Start of Exercise input

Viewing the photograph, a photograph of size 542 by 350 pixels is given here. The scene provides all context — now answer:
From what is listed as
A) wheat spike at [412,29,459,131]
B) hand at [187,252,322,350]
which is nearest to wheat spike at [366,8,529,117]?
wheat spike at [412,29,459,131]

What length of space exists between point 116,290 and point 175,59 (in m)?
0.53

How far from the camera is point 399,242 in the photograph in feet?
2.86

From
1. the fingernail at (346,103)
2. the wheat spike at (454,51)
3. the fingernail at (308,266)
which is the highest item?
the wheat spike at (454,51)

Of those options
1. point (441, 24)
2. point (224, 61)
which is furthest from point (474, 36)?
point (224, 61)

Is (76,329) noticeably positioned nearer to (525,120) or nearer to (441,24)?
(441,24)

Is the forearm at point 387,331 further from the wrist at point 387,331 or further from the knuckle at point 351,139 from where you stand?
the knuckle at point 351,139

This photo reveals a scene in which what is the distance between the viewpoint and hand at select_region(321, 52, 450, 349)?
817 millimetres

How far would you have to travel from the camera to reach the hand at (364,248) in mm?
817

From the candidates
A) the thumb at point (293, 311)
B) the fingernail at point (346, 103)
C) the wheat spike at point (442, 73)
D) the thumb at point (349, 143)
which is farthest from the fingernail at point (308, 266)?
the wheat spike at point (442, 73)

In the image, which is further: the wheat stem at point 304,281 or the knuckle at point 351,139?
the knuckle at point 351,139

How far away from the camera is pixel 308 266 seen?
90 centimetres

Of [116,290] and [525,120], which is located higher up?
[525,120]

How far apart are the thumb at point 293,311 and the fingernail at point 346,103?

End of Exercise input

# [Task to carry out]
Convert every line of the rows above into a JSON list of strings, with one string per line and no entries for blank lines.

# [Answer in full]
[
  "Viewing the photograph, a photograph of size 542 by 350 pixels is given here. The scene provides all context — now answer:",
  "From what is listed as",
  "A) wheat spike at [412,29,459,131]",
  "B) hand at [187,252,322,350]",
  "which is nearest to wheat spike at [366,8,529,117]?",
  "wheat spike at [412,29,459,131]",
  "What length of space exists between point 116,290 and point 175,59 (in m)?",
  "0.53",
  "How far from the camera is point 399,242 in the photograph in feet?",
  "2.86",
  "From",
  "1. the fingernail at (346,103)",
  "2. the wheat spike at (454,51)",
  "3. the fingernail at (308,266)",
  "which is the highest item?",
  "the wheat spike at (454,51)",
  "Of those options",
  "1. point (441, 24)",
  "2. point (224, 61)",
  "which is furthest from point (474, 36)?",
  "point (224, 61)",
  "Is (76,329) noticeably positioned nearer to (525,120) or nearer to (441,24)?",
  "(441,24)",
  "Is the forearm at point 387,331 further from the wrist at point 387,331 or further from the knuckle at point 351,139 from where you stand?",
  "the knuckle at point 351,139",
  "This photo reveals a scene in which what is the distance between the viewpoint and hand at select_region(321, 52, 450, 349)?",
  "817 millimetres",
  "How far would you have to travel from the camera to reach the hand at (364,248) in mm?",
  "817",
  "From the candidates",
  "A) the thumb at point (293, 311)",
  "B) the fingernail at point (346, 103)",
  "C) the wheat spike at point (442, 73)",
  "D) the thumb at point (349, 143)",
  "which is farthest from the fingernail at point (308, 266)?",
  "the wheat spike at point (442, 73)",
  "In the image, which is further: the wheat stem at point 304,281 or the knuckle at point 351,139?",
  "the knuckle at point 351,139",
  "How far away from the camera is pixel 308 266 seen?",
  "90 centimetres",
  "Of [116,290] and [525,120], which is located higher up?",
  "[525,120]",
  "How far apart are the thumb at point 293,311 and the fingernail at point 346,103?"
]